Monday, November 15, 2010

Brad, this has more than two paragraphs


[This post has nothing to do with this picture. But sometime
I should tell you about this adventure... and how much I
love my friends here.]



I woke up this morning with the taste of toothpaste still lingering. That's never a good sign. It means that the time between when you brushed your teeth and went to bed and then woke up again wasn't long enough for morning breath to do its damage.

I was up till 4am working on a draft for a 15-20 page paper. It was midnight... and I had 2 pages. Guys, I have senioritus. Full on with procrastination cough and a fever of varying I-don't-want-to-care-anymore degrees. But I must care, because I'm inherently too good of a student to not. So I'm caught in this weird stressful phase of not wanting to care and caring at the same time.

I graduate in four weeks and two days. There are lots of things to do between now and then. Just little things, ya know, like figuring out my FUTURE.

Today was the day I was supposed to hear about India. I've been mentally ticking the days away, excited to actually have a date when I would know the direction my life might be taking. But, I should have known. They told me this morning that Jim isn't coming into the office until Wednesday, and I still may not have an answer by then because there's more to discuss with Asian Aid, Australia. I know there are lots of details that need to be worked out with these kinds of things, so I understand. I think I'm just disappointed and starting to be pretty pessimistic about the outcome. They're probably not going to send me. This was too good to be true. These are the kinds of thoughts that have been running through my head.
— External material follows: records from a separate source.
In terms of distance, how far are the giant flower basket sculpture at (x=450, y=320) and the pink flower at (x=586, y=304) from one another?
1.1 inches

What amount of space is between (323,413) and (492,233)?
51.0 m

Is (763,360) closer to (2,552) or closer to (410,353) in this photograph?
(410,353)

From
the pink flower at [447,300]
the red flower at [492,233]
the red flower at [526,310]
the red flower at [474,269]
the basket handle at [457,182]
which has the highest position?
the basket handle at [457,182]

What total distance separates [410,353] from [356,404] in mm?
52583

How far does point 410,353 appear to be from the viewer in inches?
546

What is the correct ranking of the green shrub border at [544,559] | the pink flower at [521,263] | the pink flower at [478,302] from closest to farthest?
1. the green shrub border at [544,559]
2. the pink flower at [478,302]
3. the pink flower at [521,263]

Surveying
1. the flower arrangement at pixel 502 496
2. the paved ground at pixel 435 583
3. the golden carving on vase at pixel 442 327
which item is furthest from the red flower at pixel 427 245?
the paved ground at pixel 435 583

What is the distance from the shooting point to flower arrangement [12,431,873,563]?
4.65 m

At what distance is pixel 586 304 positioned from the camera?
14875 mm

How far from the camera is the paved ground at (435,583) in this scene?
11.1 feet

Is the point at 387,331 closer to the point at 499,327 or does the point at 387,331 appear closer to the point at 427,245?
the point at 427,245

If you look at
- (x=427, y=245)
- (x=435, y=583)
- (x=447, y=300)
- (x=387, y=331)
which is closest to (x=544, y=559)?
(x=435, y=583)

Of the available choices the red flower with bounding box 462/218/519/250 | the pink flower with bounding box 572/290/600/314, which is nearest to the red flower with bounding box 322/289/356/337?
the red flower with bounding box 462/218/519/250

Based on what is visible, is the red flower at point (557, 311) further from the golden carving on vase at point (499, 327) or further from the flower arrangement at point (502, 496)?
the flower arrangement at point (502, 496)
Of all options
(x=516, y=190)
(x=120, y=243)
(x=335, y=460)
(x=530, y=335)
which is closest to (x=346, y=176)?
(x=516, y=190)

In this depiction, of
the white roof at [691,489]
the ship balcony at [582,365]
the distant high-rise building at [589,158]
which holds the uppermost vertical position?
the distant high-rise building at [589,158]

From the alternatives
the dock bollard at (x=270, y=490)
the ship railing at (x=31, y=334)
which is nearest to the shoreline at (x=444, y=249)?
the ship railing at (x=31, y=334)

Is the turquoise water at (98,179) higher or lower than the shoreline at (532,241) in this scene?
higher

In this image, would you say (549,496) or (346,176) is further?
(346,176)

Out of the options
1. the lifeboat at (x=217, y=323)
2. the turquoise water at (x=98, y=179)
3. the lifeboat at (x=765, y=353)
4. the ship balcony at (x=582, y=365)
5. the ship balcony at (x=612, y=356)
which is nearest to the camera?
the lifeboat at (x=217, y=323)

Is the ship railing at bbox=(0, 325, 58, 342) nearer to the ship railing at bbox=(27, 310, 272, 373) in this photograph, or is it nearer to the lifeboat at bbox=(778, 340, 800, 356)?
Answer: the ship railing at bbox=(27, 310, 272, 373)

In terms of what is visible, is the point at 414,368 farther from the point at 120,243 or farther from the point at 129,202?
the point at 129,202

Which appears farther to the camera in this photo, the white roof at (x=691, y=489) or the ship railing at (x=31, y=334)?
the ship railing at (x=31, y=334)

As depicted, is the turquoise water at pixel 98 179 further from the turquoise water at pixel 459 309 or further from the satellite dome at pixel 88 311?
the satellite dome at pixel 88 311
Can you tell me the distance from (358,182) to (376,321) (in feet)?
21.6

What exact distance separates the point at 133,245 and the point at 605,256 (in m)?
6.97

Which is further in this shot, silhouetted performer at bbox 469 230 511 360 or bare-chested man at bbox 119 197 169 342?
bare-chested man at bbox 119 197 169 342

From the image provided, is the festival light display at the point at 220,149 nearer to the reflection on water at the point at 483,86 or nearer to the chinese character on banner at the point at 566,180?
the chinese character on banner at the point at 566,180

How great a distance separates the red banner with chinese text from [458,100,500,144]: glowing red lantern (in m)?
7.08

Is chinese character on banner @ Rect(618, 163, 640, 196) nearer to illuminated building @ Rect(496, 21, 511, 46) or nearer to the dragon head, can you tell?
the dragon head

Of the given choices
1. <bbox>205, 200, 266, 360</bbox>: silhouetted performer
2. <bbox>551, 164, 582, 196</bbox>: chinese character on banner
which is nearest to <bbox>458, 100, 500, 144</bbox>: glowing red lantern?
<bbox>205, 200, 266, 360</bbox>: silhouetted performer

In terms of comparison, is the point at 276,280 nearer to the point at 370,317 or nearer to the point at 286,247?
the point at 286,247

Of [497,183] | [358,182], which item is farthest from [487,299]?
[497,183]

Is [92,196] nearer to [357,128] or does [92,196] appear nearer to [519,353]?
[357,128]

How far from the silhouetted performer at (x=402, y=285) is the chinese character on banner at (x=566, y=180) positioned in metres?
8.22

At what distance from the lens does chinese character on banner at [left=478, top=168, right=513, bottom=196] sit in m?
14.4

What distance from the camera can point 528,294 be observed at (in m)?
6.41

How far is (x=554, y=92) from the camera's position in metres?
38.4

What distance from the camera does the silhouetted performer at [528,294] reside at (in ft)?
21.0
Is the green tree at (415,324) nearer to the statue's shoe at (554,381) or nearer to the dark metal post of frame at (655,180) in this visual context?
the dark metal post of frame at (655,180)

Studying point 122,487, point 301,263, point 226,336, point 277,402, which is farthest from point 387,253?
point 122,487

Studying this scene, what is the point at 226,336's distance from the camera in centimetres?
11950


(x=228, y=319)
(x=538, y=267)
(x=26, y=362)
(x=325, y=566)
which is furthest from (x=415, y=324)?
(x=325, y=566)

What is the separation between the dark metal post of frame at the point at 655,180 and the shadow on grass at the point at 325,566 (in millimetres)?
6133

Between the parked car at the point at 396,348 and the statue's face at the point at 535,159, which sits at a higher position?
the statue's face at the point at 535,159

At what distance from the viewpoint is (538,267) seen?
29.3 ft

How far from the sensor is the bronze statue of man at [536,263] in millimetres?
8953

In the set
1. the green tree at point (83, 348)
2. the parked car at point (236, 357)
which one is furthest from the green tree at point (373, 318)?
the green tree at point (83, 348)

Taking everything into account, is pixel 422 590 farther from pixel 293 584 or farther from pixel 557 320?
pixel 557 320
And you know what? If they don't... it wasn't meant to be. But, oh man, it really seems like it's meant to be.

I just feel like I need this. I need to get out of here. I need something to break me, because I'm so whole (complacent) right now that I'm just barely being stretched. I need a change of scenery, a drastic one. At least that's what I think I need. God tends to have different thoughts on that from time to time. So it's still a waiting game. Wednesday? Next week? Who knows...

BUT He's gonna work it out. He always does. Don't worry, I didn't forget.



Monday, November 8, 2010

fight apathy.

We played our championship football game tonight. Last year we won. This year, we lost. I almost teared up on the sidelines when that dang girl ran the second touchdown in. Isn't that ridiculous? I'm competitive, I guess. But I didn't know I was that competitive.

It's taken me a good two hours to wind down from being upset about the game. And my chest still feels a little unrest. When Amanda drove me home from the game and when we got home I kept saying, "Man I'm upset. How do I make this go away?"

I got an email from my brother tonight telling me that my step-grandpa died. We weren't super close. He married my grandma when I was in high school and I didn't see them much. But still, one of my family members died today and this is only the second time I've thought about it.

There are bigger things happening tonight, Tara. The average age of a girl entering prostitution is 12-years-old. 12. years. old. While I've been typing this one of those 12-year-olds probably had her first customer. And I'm upset about a football game. Look at the big picture, Tara. Stop being so ridiculous.

Hey, the tightness in my chest has lifted. Crap. The tightness in my chest has lifted.